• What needs to be done
Examine each line of the listing below. Copy those in which the string "family" appears.
━━━━━ Supplied records ━━━━━
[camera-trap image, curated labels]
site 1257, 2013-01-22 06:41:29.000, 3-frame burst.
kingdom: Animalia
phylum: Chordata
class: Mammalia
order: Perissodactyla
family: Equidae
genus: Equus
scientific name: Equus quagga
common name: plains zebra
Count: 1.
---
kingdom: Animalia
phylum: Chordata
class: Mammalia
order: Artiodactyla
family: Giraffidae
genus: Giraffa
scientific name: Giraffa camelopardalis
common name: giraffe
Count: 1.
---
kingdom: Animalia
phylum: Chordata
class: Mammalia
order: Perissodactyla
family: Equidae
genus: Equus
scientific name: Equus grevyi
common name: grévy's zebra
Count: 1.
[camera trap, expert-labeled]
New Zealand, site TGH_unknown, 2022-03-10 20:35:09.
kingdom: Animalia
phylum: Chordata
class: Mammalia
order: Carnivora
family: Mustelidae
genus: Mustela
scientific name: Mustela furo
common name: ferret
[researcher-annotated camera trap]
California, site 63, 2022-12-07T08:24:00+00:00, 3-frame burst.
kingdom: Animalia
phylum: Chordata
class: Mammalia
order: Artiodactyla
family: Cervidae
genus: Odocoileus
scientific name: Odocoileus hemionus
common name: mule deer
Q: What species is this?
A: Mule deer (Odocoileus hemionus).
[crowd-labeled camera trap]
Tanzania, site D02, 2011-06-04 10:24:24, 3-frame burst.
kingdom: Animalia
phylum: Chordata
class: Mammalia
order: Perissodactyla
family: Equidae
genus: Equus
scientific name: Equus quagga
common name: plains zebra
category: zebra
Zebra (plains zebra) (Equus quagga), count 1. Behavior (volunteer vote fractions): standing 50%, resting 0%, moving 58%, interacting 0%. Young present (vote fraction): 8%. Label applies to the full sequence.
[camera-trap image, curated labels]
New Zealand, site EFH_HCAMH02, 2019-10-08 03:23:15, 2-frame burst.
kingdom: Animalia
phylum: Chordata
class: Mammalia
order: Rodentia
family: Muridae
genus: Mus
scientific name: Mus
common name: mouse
━━━━━
• Exercise output
family: Equidae
family: Giraffidae
family: Equidae
family: Mustelidae
family: Cervidae
family: Equidae
family: Muridae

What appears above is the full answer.